If setting an alternate type on the field, what about alternate tag too,
which could also be used to place the hyphen in the tag to auto exclude the
field if it were the alternate value, or specific value, such as the tag1
example, which would conflict with the linear syntax model, but perhaps, if
tag1 and exclude the tag if 'hyphen', %tag1:quoted-string:|:-:char:\x2d%

%<tag>:<type>:<extraData>:|:<alternateTag>:<alternateType>:<alternateData>%

I know that is ugly, but Imagine a ugly log, with a lot of fields, and lets
take just three key values, which exhibit the potential of output something
different, if not populated, a char, (hyphen/space) or string "Null" for
example:

Username: NT Authority  Domain: Null  IP Address: -
Username: kgreen  Domain: kendallarium  IP Address: 10.0.0.10
Username:    Domain: Null  IP Address: 10.0.0.1

If rulebase included char type and string type, to match and capture on
fieldname/tag or exclude if is set to hyphen...

Username: %User:to-string:Domain:|-:char:\x20%  Domain:
%Domain:word:|:-:string:Null%  IP Address: %IP:ipv4:|:-:char:\x2d%

These examples emphasize excluding the data with hyphen tag, although there
are plenty of cases where may want extract field only if is matched, simply
use the nonexistent char and string literal types would nice to have, but
the main feature of '|' or word, number, ip address, quoted string, or
character/string to specific char/to-string, and in some cases could be
substituted for array of key value pairs which have arbitrary wrappers for
if the data is quoted, with equal symbols, or colons, comma, and/or space
separated, for user defined format as extradata, or maybe even template
name with string to define, to extend the iptables type. This would not
give such control to select which fields, and data types, and alternates,
nor ability to exclude on alternate, as previously described features do...

What this does do, is shorten rule base when there are well defined key
value pattern (kvp), which could possibly leverage what formats use colons
and spaces and equals with or without quotes, similar to mmjsonparse or
mmfields, but with cee declarations not required, as string format...
Somehow to define the wrappers for the type of key: "value" or key=value

So on that level, with lexical parsing of the same 3 key as tag/label and
values, abstracting from the iptables type, as if we had ability to define
wrap, in a literal form, perhaps something like this better illustrates key
value pairs (kvp) rulebase:

Example from above as format [Key: Value  ]
%kvp:key\x3a\x20value\x20\x20%

kvp type would need extra data that includes key and value define format of
wrappers, in this case key: value  key: value
-the 3 chosen fields output would be auto field extracted and labeled, same
as iptables type does:
"Username"="NT Authority", "Domain"="Null", "IP Address"="-"
"Username"="kgreen", "Domain"="kendallarium", "IP Address"="10.0.0.10"
"Username"=" ", "Domain"="Null", "IP Address"="10.0.0.1"

Example from right above, to better illustrate format wrappers
["Key"="Value", ]
%kvp:\x22key\x22\x3d\x22value\x22\x2c\x20%

Well, I hope this helps better explain the concepts for normalization
features, complementary the new to-string and alt data type options which
would probably resolve majority of the obstacles anyway. I appreciate your
time to convey and entertaining these ideas,

Thank you,
Kendall Green

On Thu, Jan 8, 2015 at 4:37 PM, Eugene Istomin <[email protected]> wrote:

> > Is anyone out there taking in raw windows, proxy, or other complex logs
> and
> > breaking them apart for either simplification or volume reduction?

Stored rows:
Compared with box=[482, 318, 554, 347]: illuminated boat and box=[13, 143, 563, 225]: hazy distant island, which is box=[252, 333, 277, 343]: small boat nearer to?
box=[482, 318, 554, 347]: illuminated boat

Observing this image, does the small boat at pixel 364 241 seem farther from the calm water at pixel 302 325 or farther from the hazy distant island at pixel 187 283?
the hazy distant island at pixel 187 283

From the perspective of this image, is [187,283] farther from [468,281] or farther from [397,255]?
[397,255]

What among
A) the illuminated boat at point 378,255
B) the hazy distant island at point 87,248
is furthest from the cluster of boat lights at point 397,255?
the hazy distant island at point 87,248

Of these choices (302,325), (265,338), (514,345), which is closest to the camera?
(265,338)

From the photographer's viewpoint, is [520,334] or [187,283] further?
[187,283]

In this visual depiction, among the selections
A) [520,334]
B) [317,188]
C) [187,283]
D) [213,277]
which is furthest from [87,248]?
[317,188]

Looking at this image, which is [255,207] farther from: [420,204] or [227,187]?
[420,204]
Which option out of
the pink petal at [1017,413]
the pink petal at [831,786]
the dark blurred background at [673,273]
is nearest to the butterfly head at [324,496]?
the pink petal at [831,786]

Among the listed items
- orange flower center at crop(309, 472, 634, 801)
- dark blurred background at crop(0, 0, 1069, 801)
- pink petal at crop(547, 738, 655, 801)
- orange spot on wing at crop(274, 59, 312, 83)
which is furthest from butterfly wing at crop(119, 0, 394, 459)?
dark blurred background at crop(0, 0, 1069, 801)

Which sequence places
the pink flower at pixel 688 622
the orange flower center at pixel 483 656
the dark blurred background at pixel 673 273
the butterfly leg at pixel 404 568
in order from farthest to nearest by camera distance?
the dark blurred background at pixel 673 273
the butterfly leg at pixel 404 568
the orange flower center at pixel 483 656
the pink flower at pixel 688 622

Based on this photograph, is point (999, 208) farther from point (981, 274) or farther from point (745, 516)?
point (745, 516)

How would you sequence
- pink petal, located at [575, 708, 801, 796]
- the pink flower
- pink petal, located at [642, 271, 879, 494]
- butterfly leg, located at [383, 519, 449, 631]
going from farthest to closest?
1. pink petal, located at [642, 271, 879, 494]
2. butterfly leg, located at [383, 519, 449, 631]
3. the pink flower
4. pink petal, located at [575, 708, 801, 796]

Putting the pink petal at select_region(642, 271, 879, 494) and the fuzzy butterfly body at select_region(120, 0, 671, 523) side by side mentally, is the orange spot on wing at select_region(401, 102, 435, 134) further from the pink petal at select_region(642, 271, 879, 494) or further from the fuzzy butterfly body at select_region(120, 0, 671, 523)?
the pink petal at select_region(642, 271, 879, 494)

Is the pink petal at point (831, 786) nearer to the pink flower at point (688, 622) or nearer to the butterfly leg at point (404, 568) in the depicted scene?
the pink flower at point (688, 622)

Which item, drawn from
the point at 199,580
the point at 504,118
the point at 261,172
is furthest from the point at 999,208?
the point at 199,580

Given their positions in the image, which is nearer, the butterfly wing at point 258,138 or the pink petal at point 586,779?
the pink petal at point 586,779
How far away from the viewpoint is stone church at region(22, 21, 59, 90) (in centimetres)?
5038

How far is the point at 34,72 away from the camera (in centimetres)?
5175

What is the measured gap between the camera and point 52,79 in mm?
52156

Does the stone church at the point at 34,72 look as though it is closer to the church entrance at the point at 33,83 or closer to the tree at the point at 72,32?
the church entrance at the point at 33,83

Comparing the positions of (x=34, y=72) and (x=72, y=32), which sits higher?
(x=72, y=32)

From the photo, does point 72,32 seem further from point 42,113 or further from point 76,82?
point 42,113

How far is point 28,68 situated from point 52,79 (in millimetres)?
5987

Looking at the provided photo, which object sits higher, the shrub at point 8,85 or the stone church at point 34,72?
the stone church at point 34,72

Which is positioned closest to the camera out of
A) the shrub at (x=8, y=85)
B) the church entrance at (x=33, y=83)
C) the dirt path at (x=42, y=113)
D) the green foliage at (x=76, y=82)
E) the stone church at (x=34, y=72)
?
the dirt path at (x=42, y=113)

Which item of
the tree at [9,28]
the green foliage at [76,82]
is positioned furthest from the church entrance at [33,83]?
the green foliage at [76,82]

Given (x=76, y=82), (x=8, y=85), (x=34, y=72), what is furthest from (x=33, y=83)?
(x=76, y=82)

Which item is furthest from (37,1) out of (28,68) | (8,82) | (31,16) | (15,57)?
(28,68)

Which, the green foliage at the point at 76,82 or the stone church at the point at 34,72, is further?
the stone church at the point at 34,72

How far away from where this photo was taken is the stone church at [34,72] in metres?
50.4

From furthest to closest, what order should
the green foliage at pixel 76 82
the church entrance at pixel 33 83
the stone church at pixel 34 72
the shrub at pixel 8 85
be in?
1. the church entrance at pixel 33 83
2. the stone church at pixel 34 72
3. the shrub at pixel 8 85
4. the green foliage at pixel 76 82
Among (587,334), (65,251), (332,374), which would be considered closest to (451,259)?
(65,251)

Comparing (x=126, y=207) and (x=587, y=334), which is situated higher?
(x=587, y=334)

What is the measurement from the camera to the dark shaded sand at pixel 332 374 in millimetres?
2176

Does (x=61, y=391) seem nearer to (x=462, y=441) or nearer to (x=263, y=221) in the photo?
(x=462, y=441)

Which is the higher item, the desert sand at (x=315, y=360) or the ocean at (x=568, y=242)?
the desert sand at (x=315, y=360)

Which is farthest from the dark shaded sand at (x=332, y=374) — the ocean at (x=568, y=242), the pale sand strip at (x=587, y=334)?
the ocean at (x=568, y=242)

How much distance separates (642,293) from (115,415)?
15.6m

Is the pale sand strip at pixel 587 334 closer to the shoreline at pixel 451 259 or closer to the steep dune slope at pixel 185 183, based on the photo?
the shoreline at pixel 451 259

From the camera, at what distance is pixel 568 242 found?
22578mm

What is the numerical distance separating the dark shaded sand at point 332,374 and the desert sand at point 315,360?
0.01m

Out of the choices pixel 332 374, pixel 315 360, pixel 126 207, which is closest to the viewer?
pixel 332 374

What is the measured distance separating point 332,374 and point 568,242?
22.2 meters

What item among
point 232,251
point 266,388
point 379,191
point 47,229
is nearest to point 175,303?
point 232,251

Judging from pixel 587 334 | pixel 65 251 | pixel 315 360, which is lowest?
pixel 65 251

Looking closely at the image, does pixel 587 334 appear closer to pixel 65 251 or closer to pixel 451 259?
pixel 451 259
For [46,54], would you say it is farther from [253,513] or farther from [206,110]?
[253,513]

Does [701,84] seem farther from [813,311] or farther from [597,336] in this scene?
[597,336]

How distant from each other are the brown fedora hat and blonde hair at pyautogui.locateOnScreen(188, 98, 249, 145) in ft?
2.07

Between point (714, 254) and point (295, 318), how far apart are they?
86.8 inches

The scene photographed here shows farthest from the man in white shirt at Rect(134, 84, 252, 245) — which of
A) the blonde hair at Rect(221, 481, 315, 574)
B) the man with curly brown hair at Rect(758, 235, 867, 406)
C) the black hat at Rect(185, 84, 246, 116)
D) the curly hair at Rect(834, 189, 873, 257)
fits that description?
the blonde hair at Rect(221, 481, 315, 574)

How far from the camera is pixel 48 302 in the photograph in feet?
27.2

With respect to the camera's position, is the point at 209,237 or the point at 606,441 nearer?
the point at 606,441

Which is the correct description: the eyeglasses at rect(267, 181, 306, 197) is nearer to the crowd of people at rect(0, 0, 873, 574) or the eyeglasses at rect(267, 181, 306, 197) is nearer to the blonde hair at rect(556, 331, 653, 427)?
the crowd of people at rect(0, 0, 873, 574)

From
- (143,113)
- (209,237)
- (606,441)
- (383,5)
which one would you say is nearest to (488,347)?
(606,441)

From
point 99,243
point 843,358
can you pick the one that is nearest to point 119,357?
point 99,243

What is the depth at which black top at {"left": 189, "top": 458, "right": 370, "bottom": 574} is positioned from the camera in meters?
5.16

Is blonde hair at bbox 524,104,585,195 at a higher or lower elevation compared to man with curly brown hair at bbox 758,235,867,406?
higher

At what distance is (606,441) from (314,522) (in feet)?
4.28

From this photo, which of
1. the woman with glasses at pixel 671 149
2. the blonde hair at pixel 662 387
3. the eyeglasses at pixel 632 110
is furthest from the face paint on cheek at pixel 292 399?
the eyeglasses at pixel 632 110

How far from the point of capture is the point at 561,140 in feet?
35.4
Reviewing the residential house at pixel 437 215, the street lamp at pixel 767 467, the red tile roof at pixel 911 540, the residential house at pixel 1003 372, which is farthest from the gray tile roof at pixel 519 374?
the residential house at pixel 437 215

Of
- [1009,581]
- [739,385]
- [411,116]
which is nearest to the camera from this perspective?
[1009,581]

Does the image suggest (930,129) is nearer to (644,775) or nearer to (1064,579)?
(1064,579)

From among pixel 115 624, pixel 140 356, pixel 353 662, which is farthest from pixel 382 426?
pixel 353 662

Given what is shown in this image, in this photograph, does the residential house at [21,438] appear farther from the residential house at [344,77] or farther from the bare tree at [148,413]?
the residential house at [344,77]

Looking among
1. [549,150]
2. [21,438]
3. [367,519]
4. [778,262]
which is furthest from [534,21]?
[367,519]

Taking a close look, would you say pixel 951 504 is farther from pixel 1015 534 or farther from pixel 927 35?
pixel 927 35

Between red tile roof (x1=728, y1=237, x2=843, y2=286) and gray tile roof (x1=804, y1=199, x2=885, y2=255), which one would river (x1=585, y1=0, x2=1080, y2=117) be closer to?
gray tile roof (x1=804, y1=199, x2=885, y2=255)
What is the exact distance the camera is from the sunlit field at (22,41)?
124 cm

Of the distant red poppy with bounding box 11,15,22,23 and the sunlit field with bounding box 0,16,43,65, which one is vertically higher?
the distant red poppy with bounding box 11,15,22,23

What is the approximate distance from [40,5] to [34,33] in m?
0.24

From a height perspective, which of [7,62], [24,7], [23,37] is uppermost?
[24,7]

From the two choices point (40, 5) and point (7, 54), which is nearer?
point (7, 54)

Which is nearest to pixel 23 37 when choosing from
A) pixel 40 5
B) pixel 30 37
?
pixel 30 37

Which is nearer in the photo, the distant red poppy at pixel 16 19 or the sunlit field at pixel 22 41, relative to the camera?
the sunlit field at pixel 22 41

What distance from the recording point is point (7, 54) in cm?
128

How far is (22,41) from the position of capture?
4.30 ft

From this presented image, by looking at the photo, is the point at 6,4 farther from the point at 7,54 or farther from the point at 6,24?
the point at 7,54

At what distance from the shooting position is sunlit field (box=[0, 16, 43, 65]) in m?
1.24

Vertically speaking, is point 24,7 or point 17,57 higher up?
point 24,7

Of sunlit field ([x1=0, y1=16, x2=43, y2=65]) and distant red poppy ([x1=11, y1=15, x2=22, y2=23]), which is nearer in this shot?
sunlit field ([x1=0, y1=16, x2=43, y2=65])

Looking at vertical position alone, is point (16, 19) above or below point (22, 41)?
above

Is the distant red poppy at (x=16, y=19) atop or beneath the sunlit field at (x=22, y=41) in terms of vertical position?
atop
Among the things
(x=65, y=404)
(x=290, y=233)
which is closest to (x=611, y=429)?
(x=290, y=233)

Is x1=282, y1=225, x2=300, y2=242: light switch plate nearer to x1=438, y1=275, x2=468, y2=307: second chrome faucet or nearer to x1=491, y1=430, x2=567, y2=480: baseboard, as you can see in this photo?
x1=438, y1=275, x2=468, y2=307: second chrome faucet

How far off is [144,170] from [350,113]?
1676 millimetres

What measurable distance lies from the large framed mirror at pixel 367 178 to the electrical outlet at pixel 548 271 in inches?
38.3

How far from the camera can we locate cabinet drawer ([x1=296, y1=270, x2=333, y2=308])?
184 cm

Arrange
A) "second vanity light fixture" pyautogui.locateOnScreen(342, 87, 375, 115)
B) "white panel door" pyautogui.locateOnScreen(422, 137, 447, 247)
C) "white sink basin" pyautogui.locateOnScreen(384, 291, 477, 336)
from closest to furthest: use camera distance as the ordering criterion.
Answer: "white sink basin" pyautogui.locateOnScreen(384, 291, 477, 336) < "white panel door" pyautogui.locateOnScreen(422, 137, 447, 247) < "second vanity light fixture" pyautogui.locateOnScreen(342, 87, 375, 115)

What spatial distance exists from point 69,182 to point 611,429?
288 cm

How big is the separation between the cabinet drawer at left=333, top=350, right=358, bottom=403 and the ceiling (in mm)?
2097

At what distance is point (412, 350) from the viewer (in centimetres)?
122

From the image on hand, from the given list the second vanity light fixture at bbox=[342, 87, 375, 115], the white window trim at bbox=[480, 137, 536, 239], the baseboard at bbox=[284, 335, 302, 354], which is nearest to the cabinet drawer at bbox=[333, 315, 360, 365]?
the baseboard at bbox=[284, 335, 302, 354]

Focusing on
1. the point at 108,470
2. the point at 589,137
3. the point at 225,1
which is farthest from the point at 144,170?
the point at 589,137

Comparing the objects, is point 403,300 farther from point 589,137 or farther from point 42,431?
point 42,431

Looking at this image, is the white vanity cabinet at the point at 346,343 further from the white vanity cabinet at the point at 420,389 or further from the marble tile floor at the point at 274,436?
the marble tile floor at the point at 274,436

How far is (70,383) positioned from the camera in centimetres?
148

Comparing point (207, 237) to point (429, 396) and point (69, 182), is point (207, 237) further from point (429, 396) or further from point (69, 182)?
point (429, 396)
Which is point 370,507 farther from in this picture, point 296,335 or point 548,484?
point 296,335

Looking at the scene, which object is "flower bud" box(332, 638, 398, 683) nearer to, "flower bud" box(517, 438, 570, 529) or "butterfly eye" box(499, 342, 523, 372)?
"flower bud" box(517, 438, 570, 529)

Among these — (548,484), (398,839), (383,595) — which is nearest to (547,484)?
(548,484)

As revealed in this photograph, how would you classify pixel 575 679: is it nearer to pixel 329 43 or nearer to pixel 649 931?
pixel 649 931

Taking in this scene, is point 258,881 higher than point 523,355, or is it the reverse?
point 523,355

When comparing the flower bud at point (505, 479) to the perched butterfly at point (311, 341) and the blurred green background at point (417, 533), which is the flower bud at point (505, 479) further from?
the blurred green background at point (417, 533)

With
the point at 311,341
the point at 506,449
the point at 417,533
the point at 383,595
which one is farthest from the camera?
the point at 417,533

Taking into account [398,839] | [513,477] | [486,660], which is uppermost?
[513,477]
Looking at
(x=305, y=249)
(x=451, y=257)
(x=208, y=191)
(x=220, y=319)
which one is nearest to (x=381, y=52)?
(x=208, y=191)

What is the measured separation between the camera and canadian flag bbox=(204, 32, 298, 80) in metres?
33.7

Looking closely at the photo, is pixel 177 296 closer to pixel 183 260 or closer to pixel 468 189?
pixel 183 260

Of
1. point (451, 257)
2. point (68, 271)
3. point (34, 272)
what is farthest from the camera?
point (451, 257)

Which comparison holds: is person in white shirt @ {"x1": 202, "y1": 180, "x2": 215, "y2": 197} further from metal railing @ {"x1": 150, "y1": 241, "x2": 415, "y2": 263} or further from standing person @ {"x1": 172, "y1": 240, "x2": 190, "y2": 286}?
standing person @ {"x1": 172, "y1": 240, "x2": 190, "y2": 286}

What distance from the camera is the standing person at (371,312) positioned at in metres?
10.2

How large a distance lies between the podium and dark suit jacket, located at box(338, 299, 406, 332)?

What to do:
A – In the log-parsing text, which existing type does the proposed kvp type match in automatically extracting and labeling fields?
B – Write the next part of the log-parsing text, picking up right after its final line.
The records were taken from a separate source.

Expected outputs:
A – The iptables type.

B –
>
> We are using CEE modification on syslog gates like:
>
> template(name="cee" type="list") {
>     constant(value="<") property(name="pri") constant(value=">")
>     property(name="timereported" dateFormat="rfc3339")
>     constant(value=" ") property(name="$myhostname")
>     constant(value=" ") property(name="programname")
>     constant(value=" ")
>     constant(value="@cee: {")
>     #SYSLOG
>     constant(value="\"using_cee_relp\":\"yes\", ")
> ....
>
>
> On rsyslog-elasticsearch side ->
>
> ##STORE RULESETS
> ruleset(name="store") {
>         if $parsesuccess == "OK" then {
>
>                 #ES - views
>                 if ( strlen( $!msg_class) >= 1 and strlen(
> $!msg_view) >= 1 and $!msg_class != "msg") then {
>                         set $.dynafile = "1.parsed";
>                         if $.relp_server == '127.0.0.1' then {
>                                 call store_es
>                                 call file_json
>
>                         } else {
>                                 call file_raw
>                         }
>                         stop
>                 }
> ....
>
>
>
> Do you have a more detailed question? Rsyslog is an awesome message
> queuing engine =)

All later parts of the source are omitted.